17/7/17

ESTHER MEYNEL


LA PEQUEÑA CRÓNICA DE ANA MAGDALENA BACH



QUINCUAGESIMOSÉPTIMA ENTREGA


Experimento la sensación de que se enciende una luz en mi cuarto sombrío cuando, en estos días de soledad y abandono, recuerdo el entusiasmo y el fervor de los alumnos de Sebastián. No sé si entre las relaciones espirituales habrá en este mundo alguna más agradable que las existentes entre discípulo y maestro cuando ambos están unidos por un arte tan puro como la música. El maestro experimentado, a la vez severo y bueno, guiando y entusiasmando a los jóvenes espíritus llegados a él, dando sólo su aprobación a lo mejor de lo que el alumno es capaz de hacer, descubriendo y sacando a luz los dones ocultos, mientras el discípulo  estudia, examina, escucha, pesa cada palabra de su maestro, abre su corazón para obtener su aquiescencia. Así eran, por lo menos, los lazos que unían a Sebastián con los jóvenes que vivía con él y le veneraban. Nuestros hijos eran, naturalmente, los alumnos preferidos, que gozaban de mayor cuidado y estaban sometidos más de cerca a su influencia. Con quienes trabajaban con verdadero interés -y
debo reconocer que eran la mayoría, pues el buen maestro hace el buen discípulo- era extraordinariamente bondadoso. Todavía conservo en el oído el tono con que dijo a Manuel, en el momento en que este componía una obra de modulación difícil y se volvió hacia él pidiéndole ayuda: -Hijo mío, ¿qué te parecería si intentásemos hacerlo así?- y, quitándole la pluma de la mano, le hizo unas correcciones en su composición. Creo que no se podía corregir con más ternura de lo que él lo hacía. Una de las mayores alegrías de mi vida la tenía cuando a esos jóvenes se les desbordaban sus sentimientos por su maestro y venían a descargar su corazón conmigo. -Mamá Bach, ¿nos permite que os hablemos un ratito?- Con esa frase acercaban a mí, y al momento sabía yo lo que querían.

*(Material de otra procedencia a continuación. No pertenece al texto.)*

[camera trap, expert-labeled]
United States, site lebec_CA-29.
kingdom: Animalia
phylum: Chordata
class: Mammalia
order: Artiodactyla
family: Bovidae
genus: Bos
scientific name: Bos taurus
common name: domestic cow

-Suscita a la vez nuestro respeto y nuestro entusiasmo -me declaró un día un alumno, Enrique Gerber- al contemplar a ese gran hombre sentado entre sus alumnos, enseñándoles con una paciencia angelical las reglas elementales de la armonía, o a tocar el bajo cifrado, o la colocación de los dedos en el clavicordio. Nos admira el resultado de su nuevo método y el ver cómo se reúnen en él la más estricta ciencia musical y las mejores cualidades de ejecución. ¡Y qué decir de los momentos verdaderamente celestiales en que interrumpe, de pronto, la lección, aparta con un movimiento de la mano las partituras y cuadernos de ejercicios, se sienta al clave o al órgano y deja escapar el magnífico flujo de su improvisación! ¡El cielo se abre ante nosotros! Son horas que vale la pena de vivir. ¡Qué música! A veces, de noche, me paso horas enteras sin dormir (lo cual ya sabéis que no me sucede sin un motivo grave), para volver a pensar, estremecido, en aquellos momentos. Con frecuencia, al oír tocar a mi adorado maestro, tenía que lanzar gritos de júbilo y a veces no podíamos menos de llorar. El recuerdo de esas horas no se nos borrará hasta que bajemos a la tumba.



Y al pronunciar esas palabras, una ola de sangre coloreaba el rostro del joven.